Reputation: 21
I'm trying to use rfe
function from the caret
package in combination with PLS-DA model.
sessionInfo()
R version 3.1.1 (2014-07-10)
Platform: x86_64-apple-darwin10.8.0 (64-bit)
locale:
[1] en_GB.UTF-8/en_GB.UTF-8/en_GB.UTF-8/C/en_GB.UTF-8/en_GB.UTF-8
attached base packages:
[1] splines grid parallel stats graphics grDevices utils datasets methods base
other attached packages:
[1] mclust_4.4 Kendall_2.2 doBy_4.5-13 survival_2.37-7 statmod_1.4.20
[6] preprocessCore_1.26.1 sva_3.10.0 mgcv_1.8-4 nlme_3.1-119 corpcor_1.6.7
[11] car_2.0-22 reshape2_1.4.1 gplots_2.16.0 DMwR_0.4.1 mi_0.09-19
[16] arm_1.7-07 lme4_1.1-7 Matrix_1.1-5 MASS_7.3-37 randomForest_4.6-10
[21] plyr_1.8.1 pls_2.4-3 caret_6.0-41 ggplot2_1.0.0 lattice_0.20-29
[26] pcaMethods_1.54.0 Rcpp_0.11.4 Biobase_2.24.0 BiocGenerics_0.10.0
loaded via a namespace (and not attached):
[1] abind_1.4-0 bitops_1.0-6 boot_1.3-14 BradleyTerry2_1.0-5 brglm_0.5-9 caTools_1.17.1
[7] class_7.3-11 coda_0.16-1 codetools_0.2-10 colorspace_1.2-4 compiler_3.1.1 digest_0.6.8
[13] e1071_1.6-4 foreach_1.4.2 foreign_0.8-62 gdata_2.13.3 gtable_0.1.2 gtools_3.4.1
[19] iterators_1.0.7 KernSmooth_2.23-13 minqa_1.2.4 munsell_0.4.2 nloptr_1.0.4 nnet_7.3-8
[25] proto_0.3-10 quantmod_0.4-3 R2WinBUGS_2.1-19 ROCR_1.0-5 rpart_4.1-8 scales_0.2.4
[31] stringr_0.6.2 tools_3.1.1 TTR_0.22-0 xts_0.9-7 zoo_1.7-11
To practice I ran the following example using the iris data.
data(iris)
subsets <- 2:4
ctrl <- rfeControl(functions = caretFuncs, method = 'cv', number = 5, verbose=TRUE)
trctrl <- trainControl(method='cv', number=5)
mod <- rfe(Species ~., data = iris, sizes = subsets, rfeControl = ctrl, trControl = trctrl, method = 'pls')
All works well.
mod
Recursive feature selection
Outer resampling method: Cross-Validated (5 fold)
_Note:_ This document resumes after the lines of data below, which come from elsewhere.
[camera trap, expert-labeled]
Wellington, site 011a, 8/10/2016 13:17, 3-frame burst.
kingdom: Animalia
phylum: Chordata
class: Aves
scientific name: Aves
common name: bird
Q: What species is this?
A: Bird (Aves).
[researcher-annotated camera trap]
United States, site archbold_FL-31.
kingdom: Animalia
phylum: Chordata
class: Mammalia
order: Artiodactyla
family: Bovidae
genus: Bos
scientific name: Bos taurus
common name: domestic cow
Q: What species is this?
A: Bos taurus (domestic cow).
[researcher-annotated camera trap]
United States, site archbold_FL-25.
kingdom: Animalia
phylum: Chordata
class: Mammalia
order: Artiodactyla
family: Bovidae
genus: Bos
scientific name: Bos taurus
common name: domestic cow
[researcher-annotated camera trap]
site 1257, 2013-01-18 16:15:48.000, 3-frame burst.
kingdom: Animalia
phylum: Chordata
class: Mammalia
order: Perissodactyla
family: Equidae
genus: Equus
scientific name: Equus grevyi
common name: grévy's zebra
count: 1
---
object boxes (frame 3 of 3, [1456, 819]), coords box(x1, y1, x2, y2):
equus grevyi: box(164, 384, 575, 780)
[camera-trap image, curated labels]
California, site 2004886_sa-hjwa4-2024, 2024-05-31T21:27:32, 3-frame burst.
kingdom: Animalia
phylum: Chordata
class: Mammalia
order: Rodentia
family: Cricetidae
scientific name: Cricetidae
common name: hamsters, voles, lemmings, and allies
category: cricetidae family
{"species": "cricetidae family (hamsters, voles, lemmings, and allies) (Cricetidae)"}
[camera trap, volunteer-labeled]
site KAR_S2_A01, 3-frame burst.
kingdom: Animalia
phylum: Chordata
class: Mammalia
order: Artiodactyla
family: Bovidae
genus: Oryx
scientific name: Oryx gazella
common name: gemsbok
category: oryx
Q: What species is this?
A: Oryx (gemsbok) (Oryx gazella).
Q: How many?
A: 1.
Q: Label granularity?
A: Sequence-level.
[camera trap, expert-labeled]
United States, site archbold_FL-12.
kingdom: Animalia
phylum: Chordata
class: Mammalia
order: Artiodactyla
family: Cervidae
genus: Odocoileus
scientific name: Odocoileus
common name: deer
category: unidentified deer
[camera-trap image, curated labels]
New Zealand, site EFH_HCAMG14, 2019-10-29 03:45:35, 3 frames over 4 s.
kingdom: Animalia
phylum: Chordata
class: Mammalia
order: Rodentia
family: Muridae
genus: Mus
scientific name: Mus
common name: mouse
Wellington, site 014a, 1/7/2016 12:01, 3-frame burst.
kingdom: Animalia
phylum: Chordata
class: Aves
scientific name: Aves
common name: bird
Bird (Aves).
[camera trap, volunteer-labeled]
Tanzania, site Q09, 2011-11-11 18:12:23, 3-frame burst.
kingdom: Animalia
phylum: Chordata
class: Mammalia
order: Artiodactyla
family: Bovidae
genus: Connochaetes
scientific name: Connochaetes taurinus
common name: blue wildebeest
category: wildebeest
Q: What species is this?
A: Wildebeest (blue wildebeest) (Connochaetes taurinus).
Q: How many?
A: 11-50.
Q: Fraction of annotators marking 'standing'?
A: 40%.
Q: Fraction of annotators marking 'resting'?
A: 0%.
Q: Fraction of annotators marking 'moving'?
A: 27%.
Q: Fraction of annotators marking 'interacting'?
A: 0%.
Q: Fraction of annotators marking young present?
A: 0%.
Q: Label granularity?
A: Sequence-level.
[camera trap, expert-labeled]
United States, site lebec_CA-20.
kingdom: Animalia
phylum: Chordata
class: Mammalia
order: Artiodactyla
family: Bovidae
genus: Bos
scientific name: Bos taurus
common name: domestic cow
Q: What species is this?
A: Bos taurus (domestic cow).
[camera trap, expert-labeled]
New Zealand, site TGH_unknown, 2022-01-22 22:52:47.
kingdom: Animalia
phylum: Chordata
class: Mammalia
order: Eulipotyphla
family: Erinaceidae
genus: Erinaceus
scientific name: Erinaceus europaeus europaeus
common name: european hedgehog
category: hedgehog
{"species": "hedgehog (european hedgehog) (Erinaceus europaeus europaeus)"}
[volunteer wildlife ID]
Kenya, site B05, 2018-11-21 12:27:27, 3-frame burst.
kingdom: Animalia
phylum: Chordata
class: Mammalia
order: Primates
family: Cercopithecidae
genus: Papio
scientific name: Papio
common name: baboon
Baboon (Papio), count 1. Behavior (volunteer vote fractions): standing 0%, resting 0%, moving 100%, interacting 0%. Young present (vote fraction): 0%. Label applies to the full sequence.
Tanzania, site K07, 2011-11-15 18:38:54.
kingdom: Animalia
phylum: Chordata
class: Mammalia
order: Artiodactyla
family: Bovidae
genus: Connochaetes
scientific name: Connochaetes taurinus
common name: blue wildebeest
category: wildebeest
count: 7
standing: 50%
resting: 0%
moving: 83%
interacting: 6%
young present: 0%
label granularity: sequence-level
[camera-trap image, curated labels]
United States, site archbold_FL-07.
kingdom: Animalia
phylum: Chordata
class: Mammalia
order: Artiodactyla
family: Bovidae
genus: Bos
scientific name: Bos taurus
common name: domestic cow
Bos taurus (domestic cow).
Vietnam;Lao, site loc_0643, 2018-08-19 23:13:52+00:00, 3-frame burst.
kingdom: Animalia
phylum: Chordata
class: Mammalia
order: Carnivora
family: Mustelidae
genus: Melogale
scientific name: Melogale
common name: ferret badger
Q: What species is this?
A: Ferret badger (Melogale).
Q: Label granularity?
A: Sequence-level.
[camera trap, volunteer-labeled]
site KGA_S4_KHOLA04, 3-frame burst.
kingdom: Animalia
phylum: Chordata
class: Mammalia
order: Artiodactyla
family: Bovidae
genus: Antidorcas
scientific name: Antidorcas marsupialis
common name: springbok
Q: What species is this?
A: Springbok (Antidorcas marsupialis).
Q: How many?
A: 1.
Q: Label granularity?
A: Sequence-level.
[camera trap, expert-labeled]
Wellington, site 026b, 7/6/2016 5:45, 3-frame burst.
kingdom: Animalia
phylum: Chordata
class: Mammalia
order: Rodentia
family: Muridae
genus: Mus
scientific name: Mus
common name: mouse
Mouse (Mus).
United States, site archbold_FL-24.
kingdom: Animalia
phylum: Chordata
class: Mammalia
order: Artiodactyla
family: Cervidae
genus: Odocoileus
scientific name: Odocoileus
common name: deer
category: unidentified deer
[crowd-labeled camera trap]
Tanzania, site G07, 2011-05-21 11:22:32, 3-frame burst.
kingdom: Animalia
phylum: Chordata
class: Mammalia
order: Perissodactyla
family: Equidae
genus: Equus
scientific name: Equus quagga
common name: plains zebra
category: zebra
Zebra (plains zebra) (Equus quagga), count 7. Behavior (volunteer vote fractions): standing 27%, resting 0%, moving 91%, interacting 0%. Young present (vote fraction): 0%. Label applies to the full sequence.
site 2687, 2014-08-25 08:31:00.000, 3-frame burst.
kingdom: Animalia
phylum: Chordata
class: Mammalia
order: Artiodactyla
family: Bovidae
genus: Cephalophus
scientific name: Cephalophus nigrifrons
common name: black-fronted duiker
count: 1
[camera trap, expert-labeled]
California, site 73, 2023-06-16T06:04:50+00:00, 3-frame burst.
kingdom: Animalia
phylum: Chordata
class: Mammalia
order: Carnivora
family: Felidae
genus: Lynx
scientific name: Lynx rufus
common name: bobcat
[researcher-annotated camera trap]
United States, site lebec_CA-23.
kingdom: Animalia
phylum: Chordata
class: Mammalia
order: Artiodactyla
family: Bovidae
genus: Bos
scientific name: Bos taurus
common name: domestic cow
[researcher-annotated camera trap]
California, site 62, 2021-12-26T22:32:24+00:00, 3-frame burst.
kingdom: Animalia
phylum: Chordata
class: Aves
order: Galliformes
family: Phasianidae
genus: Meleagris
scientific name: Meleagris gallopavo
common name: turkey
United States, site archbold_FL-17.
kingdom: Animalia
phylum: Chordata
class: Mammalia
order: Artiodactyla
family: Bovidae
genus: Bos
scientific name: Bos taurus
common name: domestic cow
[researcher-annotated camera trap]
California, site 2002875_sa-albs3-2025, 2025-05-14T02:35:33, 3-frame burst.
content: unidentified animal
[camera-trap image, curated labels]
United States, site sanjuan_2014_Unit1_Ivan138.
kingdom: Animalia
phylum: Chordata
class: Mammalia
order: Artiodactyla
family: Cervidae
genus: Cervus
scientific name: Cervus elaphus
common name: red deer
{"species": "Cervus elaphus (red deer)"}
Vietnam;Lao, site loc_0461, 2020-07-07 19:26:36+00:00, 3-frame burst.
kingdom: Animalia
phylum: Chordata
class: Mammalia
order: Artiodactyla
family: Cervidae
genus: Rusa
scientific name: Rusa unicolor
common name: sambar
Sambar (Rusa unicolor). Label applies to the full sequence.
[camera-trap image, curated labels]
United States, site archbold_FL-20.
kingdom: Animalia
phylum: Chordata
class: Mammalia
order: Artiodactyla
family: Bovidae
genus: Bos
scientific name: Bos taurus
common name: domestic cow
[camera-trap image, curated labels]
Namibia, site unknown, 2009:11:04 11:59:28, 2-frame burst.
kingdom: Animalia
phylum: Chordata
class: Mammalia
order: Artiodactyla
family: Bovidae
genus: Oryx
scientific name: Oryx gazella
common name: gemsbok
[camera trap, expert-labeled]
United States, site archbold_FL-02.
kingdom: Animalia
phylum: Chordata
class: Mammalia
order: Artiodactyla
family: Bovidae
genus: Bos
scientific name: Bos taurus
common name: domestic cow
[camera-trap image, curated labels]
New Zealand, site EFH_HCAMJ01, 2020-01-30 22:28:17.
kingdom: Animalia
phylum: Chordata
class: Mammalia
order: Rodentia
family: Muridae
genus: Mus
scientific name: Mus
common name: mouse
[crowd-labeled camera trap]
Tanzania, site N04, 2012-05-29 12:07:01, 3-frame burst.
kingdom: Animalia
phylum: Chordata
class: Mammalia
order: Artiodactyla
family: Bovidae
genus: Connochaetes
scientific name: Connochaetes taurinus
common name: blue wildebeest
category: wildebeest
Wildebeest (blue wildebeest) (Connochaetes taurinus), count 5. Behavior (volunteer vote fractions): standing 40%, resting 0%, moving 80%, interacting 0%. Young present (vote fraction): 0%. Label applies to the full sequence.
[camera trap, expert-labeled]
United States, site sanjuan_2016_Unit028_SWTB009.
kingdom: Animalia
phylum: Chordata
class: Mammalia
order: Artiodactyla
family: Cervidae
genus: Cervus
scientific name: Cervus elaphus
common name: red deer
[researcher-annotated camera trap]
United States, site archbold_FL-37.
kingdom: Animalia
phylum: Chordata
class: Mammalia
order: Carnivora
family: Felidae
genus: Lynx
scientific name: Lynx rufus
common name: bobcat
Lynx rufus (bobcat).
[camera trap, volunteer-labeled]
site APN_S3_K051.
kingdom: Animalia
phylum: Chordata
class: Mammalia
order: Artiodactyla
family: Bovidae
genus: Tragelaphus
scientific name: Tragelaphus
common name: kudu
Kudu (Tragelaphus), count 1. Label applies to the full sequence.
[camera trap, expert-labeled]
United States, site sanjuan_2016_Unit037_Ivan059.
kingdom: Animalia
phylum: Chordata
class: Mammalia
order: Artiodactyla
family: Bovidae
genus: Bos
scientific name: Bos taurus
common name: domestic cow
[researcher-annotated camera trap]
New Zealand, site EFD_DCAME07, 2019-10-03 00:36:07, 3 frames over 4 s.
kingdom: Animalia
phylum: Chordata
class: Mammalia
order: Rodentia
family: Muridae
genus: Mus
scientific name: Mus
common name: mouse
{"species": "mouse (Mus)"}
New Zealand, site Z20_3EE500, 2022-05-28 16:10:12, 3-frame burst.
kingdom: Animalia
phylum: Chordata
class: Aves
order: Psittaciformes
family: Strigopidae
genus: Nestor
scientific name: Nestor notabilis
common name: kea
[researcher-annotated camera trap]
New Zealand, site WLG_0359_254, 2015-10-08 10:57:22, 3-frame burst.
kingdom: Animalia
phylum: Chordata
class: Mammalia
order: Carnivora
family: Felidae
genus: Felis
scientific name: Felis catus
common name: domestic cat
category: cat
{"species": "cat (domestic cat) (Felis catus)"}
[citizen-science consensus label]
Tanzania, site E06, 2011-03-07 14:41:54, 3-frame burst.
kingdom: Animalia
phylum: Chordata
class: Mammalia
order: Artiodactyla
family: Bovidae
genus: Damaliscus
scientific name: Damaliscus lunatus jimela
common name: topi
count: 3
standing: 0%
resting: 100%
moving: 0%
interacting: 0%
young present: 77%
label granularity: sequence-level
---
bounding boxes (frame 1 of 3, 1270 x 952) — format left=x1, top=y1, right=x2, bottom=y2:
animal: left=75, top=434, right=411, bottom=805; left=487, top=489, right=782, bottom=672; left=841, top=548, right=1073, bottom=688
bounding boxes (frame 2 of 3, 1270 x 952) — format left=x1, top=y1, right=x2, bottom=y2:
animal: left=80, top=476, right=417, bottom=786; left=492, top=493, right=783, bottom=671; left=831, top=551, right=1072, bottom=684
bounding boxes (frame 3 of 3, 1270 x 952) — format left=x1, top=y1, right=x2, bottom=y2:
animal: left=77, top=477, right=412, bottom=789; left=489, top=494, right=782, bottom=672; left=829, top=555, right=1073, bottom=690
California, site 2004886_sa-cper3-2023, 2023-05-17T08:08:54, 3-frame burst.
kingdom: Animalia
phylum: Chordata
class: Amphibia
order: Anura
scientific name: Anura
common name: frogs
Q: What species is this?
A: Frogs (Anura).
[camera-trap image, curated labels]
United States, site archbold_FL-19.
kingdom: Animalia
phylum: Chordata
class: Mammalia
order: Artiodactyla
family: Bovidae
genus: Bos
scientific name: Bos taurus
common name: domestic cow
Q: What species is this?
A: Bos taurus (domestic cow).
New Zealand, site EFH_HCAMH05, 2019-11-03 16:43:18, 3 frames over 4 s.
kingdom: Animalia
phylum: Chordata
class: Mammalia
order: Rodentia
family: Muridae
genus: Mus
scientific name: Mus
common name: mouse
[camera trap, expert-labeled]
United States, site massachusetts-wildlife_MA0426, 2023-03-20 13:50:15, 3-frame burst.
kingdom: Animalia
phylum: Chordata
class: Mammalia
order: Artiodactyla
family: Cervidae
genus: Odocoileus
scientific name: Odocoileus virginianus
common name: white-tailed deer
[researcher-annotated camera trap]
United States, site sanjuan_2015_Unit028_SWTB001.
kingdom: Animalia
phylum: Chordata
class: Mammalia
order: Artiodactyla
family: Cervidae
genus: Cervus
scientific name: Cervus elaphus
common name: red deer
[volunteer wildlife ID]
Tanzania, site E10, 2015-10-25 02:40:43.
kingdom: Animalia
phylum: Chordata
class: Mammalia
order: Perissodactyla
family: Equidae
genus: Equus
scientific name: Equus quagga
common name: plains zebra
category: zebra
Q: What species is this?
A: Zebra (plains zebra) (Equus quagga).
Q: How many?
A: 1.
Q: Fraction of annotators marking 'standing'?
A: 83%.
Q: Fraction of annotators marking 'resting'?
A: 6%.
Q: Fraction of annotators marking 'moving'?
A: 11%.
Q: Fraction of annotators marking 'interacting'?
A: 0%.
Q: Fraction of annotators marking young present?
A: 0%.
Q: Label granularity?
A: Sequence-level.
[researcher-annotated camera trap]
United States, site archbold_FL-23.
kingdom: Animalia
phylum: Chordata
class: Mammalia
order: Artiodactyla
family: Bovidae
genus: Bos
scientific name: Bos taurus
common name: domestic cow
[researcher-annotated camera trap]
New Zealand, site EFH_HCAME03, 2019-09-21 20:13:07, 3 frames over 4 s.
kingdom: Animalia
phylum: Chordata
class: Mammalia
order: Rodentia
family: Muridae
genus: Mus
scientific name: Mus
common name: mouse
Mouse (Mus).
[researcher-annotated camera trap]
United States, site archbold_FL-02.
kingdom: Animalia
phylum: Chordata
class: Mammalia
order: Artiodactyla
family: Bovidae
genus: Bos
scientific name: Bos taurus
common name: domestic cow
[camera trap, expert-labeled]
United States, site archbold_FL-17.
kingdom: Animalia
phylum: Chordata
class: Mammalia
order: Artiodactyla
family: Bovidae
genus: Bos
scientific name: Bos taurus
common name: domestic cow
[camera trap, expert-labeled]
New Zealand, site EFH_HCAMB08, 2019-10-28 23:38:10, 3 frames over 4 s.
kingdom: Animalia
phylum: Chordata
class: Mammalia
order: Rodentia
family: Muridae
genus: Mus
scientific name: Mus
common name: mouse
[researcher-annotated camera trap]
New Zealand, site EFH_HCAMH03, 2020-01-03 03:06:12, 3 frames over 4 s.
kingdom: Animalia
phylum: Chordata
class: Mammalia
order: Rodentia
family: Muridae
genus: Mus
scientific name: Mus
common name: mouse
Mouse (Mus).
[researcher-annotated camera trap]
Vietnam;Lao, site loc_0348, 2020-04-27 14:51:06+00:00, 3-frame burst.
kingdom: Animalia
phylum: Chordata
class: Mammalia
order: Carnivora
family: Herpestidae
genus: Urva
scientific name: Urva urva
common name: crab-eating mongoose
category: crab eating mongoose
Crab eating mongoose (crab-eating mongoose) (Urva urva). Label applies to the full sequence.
Resampling performance over subset size:
Variables Accuracy Kappa AccuracySD KappaSD Selected
2 0.6533 0.48 0.02981 0.04472
3 0.8067 0.71 0.06412 0.09618 *
4 0.7867 0.68 0.07674 0.11511
The top 3 variables (out of 3):
Sepal.Width, Petal.Length, Sepal.Length
However, if I try to replicate this on data I have generated I get the following error. I can't work out why! If you have any ideas I'd be really interested in hearing them.
x <- as.data.frame(matrix(0,10,10))
for(i in 1:9) {x[,i] <- rnorm(10,0,1)}
x[,10] <- as.factor(rbinom(10, 1, 0.5))
subsets <- 2:9
ctrl <- rfeControl(functions = caretFuncs, method = 'cv', number = 5, verbose=TRUE)
trctrl <- trainControl(method='cv', number=5)
mod <- rfe(V10 ~., data = x, sizes = subsets, rfeControl = ctrl, trControl = trctrl, method = 'pls')
Error in { : task 1 failed - "undefined columns selected"
In addition: Warning messages:
1: In nominalTrainWorkflow(x = x, y = y, wts = weights, info = trainInfo, :
There were missing values in resampled performance measures.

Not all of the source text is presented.